▸ Data listing
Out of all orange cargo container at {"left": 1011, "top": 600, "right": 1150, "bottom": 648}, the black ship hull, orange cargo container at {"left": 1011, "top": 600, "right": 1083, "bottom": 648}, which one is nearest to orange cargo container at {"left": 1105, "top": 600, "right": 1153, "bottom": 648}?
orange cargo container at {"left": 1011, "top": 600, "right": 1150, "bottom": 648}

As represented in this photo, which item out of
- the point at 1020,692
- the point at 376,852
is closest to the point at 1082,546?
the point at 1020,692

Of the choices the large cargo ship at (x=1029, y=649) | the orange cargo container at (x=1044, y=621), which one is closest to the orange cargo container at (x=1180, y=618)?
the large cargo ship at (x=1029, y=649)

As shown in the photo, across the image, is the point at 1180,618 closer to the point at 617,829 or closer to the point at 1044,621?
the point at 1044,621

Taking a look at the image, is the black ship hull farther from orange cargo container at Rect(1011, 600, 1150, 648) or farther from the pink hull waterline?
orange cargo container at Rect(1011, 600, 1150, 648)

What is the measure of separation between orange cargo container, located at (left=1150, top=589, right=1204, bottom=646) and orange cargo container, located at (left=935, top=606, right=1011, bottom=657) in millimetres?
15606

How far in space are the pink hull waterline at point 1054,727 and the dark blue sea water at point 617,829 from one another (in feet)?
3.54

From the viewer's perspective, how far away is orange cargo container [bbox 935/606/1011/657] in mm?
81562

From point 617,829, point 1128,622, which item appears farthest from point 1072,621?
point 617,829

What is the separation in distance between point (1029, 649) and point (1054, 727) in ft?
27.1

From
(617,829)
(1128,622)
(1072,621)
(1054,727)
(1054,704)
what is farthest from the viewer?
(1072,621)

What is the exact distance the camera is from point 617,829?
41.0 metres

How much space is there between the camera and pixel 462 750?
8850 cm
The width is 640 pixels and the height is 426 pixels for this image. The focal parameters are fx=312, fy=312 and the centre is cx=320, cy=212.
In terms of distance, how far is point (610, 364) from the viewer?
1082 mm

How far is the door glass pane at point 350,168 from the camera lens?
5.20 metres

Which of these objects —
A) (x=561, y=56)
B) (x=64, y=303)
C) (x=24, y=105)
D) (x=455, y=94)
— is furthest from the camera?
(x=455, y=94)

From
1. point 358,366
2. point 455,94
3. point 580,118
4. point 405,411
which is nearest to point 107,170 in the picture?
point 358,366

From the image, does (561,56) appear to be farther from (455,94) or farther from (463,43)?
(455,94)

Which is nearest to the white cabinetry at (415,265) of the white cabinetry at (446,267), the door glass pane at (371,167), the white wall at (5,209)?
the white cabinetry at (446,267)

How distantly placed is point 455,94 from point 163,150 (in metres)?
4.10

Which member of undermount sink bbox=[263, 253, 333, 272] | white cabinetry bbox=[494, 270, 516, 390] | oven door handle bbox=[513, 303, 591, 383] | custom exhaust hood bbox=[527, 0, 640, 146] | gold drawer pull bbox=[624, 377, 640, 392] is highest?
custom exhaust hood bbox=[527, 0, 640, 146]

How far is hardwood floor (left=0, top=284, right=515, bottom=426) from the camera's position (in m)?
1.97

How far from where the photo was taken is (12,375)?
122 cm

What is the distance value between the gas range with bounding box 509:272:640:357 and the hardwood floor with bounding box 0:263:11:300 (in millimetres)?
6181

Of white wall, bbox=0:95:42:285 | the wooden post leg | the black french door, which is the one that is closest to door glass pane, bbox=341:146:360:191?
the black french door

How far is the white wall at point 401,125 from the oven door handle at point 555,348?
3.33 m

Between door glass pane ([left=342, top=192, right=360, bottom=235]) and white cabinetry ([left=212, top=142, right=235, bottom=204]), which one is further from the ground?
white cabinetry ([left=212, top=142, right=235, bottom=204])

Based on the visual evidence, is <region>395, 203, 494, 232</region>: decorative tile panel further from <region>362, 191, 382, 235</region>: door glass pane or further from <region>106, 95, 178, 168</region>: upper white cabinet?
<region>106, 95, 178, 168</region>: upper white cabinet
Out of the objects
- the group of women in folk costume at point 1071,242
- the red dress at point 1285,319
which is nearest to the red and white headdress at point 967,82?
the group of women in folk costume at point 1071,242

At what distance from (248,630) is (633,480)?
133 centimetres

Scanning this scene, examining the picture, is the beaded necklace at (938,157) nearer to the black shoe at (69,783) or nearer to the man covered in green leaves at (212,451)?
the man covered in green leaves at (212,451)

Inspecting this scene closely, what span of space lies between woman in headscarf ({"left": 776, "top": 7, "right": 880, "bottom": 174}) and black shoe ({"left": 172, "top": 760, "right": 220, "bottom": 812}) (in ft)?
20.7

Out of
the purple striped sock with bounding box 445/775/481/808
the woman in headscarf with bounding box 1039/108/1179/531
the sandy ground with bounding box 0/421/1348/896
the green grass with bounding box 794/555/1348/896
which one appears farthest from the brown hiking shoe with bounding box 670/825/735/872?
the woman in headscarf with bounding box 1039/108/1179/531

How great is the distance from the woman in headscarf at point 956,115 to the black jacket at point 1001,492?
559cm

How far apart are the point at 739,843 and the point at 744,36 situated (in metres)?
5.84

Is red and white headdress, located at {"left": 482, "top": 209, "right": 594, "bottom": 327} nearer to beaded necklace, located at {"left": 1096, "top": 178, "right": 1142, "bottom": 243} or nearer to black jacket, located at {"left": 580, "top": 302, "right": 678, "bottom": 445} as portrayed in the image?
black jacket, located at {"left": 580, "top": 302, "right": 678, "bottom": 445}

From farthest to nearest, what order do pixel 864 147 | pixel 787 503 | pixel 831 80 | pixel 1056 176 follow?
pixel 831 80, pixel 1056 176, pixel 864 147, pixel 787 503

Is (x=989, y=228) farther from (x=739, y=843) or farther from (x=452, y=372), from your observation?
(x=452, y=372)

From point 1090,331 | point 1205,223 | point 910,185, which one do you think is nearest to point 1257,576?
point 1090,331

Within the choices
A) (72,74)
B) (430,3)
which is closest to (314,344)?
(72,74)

▸ Given request
Gather every line of the material that contains the word "group" and copy each one in full. Case matters when matching.

▸ Correct answer
- the group of women in folk costume at point 1071,242
the group of women in folk costume at point 1071,242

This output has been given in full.